Manual de instruções para machos mal comportados: a história do triângulo Eva, Diogo e Ariana e de como se nega uma traição à frente de um milhão de espectadores

E de repente um país voltou a falar de um reality show como se se tratasse de um episódio de novela, mas no final dos anos 70, quando estas chegaram a Portugal. À conta de uma traição, desenvolvida e mostrada em episódios diários da 'Casa dos Segredos', Cristina Ferreira deu a volta às audiências que estavam aquém do esperado no reality show e pôs meio mundo a opinar sobre Diogo, que se envolveu com Ariana à frente da namorada Eva e de, basicamente, um milhão de espectadores, seguindo a velha cartilha de "macho": negando até ao fim. Mas quem somos nós para julgar um comportamento socialmente aceite desde sempre?...
Luísa Jeremias
Luísa Jeremias
26 de março de 2026 às 21:32
O conflito de Diogo depois de trair namorada em 'Casa dos Segredos'
Ariana, Diogo, Eva
Diogo e Eva
Ariana e Diogo
Diogo e Ariana
Diogo e Eva
Ariana, Diogo, Eva
Diogo e Eva
Ariana e Diogo
Diogo e Ariana
Diogo e Eva

Eva - Então e isso dos boxers? Ela disse que te puxava os boxers para baixo?

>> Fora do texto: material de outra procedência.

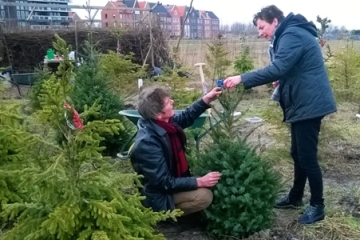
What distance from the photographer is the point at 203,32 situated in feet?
67.5

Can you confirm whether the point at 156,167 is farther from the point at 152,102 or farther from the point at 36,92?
the point at 36,92

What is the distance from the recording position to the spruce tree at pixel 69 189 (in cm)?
220

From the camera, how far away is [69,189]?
2279 millimetres

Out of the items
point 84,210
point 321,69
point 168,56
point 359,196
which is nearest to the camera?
point 84,210

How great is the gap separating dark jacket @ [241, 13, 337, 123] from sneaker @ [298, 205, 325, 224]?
71cm

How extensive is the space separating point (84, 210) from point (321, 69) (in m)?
1.89

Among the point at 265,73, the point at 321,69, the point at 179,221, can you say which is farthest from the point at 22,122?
the point at 321,69

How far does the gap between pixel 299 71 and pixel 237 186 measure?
903 millimetres

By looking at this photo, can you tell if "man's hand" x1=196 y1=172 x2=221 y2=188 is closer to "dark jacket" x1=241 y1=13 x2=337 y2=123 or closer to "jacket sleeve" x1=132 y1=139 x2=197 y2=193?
"jacket sleeve" x1=132 y1=139 x2=197 y2=193

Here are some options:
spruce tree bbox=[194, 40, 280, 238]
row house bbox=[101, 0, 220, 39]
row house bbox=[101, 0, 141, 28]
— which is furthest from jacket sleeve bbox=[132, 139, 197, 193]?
row house bbox=[101, 0, 141, 28]

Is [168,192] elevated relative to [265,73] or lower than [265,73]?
lower

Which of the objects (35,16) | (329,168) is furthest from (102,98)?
(35,16)

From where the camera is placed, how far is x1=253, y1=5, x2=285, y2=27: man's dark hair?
10.5ft

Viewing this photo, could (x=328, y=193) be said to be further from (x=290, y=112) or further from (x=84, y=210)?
(x=84, y=210)
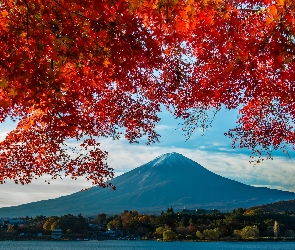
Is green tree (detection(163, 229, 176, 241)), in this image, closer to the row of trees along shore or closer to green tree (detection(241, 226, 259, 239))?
the row of trees along shore

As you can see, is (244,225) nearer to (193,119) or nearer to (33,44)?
(193,119)

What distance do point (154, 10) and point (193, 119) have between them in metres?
8.88

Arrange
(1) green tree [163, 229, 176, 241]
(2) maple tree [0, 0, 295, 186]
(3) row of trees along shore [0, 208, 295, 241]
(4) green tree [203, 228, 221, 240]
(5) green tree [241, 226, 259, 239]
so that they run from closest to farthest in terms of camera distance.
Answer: (2) maple tree [0, 0, 295, 186], (1) green tree [163, 229, 176, 241], (4) green tree [203, 228, 221, 240], (5) green tree [241, 226, 259, 239], (3) row of trees along shore [0, 208, 295, 241]

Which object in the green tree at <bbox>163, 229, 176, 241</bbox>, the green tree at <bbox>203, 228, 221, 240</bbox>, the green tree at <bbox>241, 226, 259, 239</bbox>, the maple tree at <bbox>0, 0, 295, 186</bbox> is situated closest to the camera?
the maple tree at <bbox>0, 0, 295, 186</bbox>

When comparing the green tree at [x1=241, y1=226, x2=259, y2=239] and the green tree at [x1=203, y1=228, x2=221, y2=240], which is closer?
the green tree at [x1=203, y1=228, x2=221, y2=240]

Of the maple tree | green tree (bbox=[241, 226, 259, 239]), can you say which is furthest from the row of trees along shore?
the maple tree

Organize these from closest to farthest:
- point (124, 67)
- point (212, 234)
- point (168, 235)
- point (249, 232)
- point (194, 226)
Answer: point (124, 67) → point (168, 235) → point (249, 232) → point (212, 234) → point (194, 226)

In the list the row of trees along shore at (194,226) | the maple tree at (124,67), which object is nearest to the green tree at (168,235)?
the row of trees along shore at (194,226)

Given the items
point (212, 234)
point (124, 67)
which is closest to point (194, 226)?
point (212, 234)

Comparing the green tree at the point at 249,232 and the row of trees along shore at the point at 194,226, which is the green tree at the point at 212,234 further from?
the green tree at the point at 249,232

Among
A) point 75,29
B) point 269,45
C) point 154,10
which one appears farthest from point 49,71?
point 269,45

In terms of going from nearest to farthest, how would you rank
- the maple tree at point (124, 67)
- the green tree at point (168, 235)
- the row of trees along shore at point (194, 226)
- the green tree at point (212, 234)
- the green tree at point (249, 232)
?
1. the maple tree at point (124, 67)
2. the green tree at point (168, 235)
3. the green tree at point (212, 234)
4. the green tree at point (249, 232)
5. the row of trees along shore at point (194, 226)

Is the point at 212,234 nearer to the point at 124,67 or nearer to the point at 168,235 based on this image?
the point at 168,235

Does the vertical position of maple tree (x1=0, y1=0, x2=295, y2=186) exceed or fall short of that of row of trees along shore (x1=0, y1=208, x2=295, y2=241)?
it exceeds it
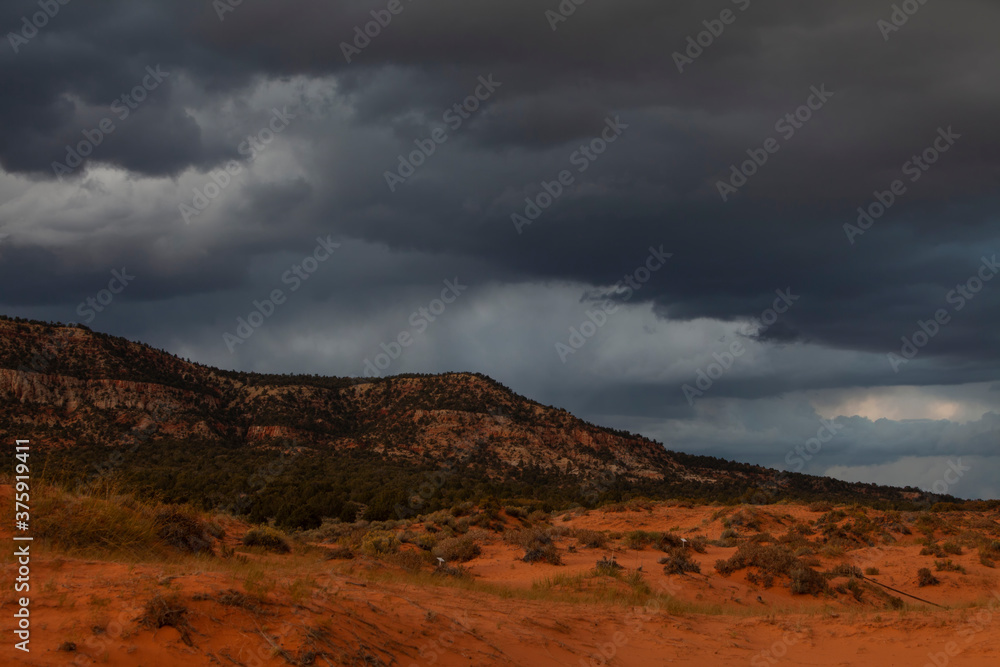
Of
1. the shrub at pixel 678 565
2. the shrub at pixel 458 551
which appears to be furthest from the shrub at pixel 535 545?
the shrub at pixel 678 565

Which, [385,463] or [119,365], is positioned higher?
[119,365]

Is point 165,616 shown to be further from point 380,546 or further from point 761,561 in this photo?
point 761,561

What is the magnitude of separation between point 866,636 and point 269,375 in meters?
111

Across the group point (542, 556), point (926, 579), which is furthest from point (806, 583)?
point (542, 556)

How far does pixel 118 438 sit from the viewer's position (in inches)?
2849

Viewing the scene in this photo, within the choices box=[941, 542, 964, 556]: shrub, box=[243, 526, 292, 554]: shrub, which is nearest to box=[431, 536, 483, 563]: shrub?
box=[243, 526, 292, 554]: shrub

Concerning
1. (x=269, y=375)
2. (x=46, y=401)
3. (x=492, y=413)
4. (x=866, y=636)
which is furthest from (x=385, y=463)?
(x=866, y=636)

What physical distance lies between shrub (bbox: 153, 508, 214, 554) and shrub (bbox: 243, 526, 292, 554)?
4.51 metres

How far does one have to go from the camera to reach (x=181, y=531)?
56.9 feet

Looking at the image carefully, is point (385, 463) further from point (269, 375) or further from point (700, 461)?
point (700, 461)

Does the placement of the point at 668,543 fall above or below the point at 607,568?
above

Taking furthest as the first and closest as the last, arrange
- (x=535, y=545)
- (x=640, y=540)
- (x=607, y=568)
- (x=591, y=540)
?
(x=640, y=540)
(x=591, y=540)
(x=535, y=545)
(x=607, y=568)

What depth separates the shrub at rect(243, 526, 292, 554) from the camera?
2295 cm

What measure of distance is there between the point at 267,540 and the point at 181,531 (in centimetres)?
646
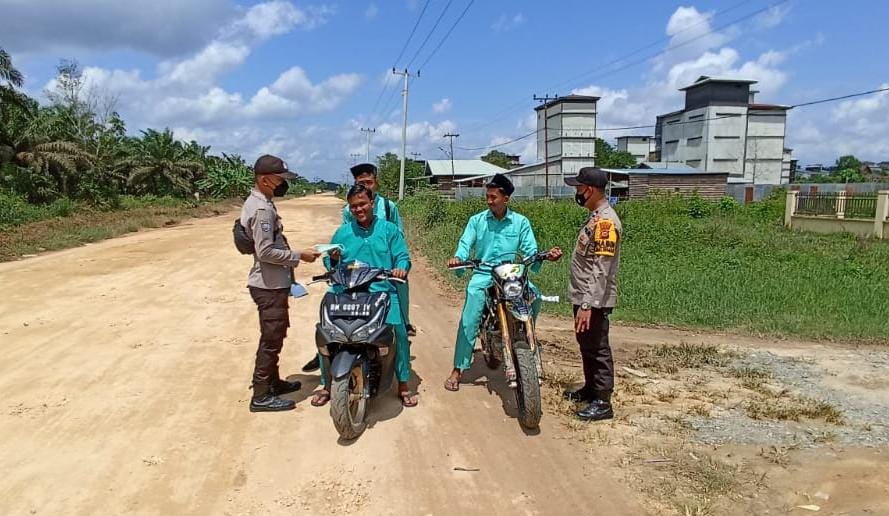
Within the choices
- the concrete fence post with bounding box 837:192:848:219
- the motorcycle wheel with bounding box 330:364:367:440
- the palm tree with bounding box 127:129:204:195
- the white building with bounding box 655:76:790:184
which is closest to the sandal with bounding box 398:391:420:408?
the motorcycle wheel with bounding box 330:364:367:440

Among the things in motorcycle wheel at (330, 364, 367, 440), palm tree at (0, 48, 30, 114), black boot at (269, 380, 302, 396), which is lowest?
black boot at (269, 380, 302, 396)

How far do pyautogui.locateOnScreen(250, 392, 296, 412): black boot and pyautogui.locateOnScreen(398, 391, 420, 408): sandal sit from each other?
830 millimetres

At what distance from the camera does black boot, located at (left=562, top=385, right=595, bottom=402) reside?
454 cm

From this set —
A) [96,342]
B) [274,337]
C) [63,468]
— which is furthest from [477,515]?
[96,342]

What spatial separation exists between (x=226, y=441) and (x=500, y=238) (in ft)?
8.27

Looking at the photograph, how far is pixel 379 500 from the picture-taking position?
127 inches

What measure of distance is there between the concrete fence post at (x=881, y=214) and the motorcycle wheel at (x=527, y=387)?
19.7m

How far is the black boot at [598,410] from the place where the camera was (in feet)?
14.1

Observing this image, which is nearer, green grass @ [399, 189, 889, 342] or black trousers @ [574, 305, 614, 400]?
black trousers @ [574, 305, 614, 400]

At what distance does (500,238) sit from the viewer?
4.85 metres

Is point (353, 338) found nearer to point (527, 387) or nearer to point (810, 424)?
point (527, 387)

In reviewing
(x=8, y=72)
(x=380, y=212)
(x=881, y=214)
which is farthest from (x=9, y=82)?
(x=881, y=214)

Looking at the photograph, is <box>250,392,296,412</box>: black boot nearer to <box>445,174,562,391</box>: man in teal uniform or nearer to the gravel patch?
<box>445,174,562,391</box>: man in teal uniform

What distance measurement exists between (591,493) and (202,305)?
6140mm
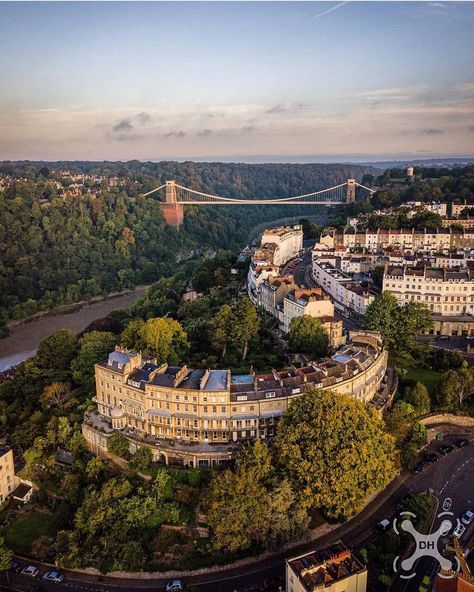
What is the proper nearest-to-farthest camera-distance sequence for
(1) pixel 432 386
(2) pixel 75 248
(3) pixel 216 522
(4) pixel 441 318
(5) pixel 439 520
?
(3) pixel 216 522
(5) pixel 439 520
(1) pixel 432 386
(4) pixel 441 318
(2) pixel 75 248

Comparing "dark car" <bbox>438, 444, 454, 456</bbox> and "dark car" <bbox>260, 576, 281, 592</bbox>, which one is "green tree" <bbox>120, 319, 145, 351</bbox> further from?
"dark car" <bbox>438, 444, 454, 456</bbox>

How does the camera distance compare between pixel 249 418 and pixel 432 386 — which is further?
pixel 432 386

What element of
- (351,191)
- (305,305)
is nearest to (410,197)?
(351,191)

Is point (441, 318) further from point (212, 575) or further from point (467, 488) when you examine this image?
point (212, 575)

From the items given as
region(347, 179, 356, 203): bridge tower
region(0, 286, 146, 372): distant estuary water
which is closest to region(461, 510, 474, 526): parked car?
region(0, 286, 146, 372): distant estuary water

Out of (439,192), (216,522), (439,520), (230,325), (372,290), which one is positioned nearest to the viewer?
(216,522)

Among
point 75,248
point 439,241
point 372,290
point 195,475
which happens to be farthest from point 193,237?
point 195,475

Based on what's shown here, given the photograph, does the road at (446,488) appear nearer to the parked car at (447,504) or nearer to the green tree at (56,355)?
the parked car at (447,504)
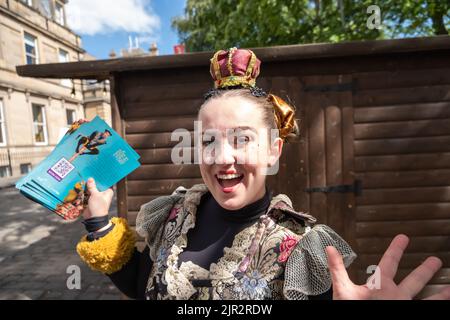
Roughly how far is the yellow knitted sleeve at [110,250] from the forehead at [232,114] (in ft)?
2.05

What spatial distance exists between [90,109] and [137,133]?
2329cm

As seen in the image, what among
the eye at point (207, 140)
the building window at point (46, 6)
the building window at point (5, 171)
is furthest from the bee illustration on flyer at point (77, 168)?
the building window at point (5, 171)

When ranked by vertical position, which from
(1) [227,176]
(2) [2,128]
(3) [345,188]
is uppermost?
(2) [2,128]

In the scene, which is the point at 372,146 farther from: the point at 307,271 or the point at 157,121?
the point at 307,271

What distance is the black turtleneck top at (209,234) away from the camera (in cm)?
115

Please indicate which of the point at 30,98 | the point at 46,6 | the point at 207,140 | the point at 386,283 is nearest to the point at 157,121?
the point at 207,140

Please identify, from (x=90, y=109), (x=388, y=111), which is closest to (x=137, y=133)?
(x=388, y=111)

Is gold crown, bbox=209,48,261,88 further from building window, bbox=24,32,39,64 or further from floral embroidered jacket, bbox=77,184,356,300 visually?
building window, bbox=24,32,39,64

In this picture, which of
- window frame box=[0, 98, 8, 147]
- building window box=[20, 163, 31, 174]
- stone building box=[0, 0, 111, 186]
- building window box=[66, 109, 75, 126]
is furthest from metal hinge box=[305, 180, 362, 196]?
building window box=[66, 109, 75, 126]

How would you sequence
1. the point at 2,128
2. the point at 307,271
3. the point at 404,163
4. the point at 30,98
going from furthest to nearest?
the point at 30,98
the point at 2,128
the point at 404,163
the point at 307,271

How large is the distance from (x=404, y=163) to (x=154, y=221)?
2.95m

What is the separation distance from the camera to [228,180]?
109cm

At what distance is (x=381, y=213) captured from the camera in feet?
10.6
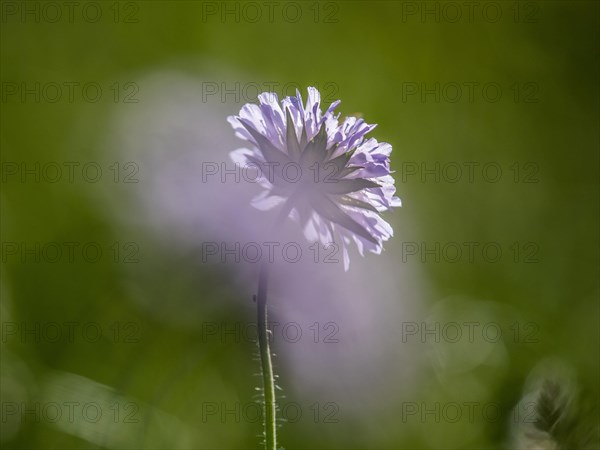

Diogo - Não disse nada disso. 

Cristina - Está gravado, Diogo.

Eva - Ela disse isso?

Diogo - Não me lembro de nada. 

Diogo olha para baixo e para a frente no estúdio da 'Casa dos Segredos'. Está no confessionário, como se convencionou chamar à sala onde se fala com a "voz" ou com Cristina Ferreira, no exterior. Diogo raramente olha para Eva, a seu lado, sua namorada, que entrou com ele no programa da TVI, partilhando o mesmo segredo: serem namorados. A conversa dos boxers, que os espectadores do programa já tinham visto em imagens passadas ao longo dos "especiais" e "extras" do reality, que o canal vai transmitindo, não é novidade para ninguém que segue a "novela da vida real". Só para Eva. Por isso Cristina questiona Diogo. Afinal, nas imagens ele está deitado numa cama com uma concorrente do programa, Ariana, e a conversa do puxo-não puxo acontece entre os dois. Cristina quer explicações e Diogo dá: não se lembra. Ao longo da mesma conversa com a apresentadora, com Eva ao lado, ainda voltará à história dos boxers para repetir a mesma frase sem ninguém lhe perguntar nada. Não se lembra

A história do trio amoroso não começa nesse momento, mas é então que começa a ter repercussões, ainda distantes do que se "sabe" – ou vê – agora. Dias antes, Diogo tem uma conversa com os rapazes da casa sobre "jogo" – leia-se, como vencer ou pelo menos chegar longe no programa. Ao longo da conversa, ao estilo bocas mandadas para o ar, Diogo ouve elogios sobre o seu comportamento: "Tu és fino", diz um deles ao perceber já muito do que ali se passava – embora agora, todos sofram de amnésia contagiosa e generalizada

Não fossem as redes sociais e o movimento de comentário e repúdio que nestas se criou, não tivesse o segredo do casal sido descoberto e revelado num especial do programa nesta semana, não tivessem as cenas de cama acontecido à frente da namorada que dormia no mesmo quarto, não se tivesse visto esta em lágrimas e ficaríamos por apenas mais uma história de reality show e já está. Só que esta é diferente. Eva viu mas não quis ver – direito dela – , confrontou e decidiu acreditar na palavra do seu homem que preferiu negar e/ou não se recordar – direito dela e também dele – e quando não era possível negar mais nada porque, afinal, é de um programa de televisão "live" que se trata, Eva decidiu proteger e assumir uma espécie de culpa em todo este processo. 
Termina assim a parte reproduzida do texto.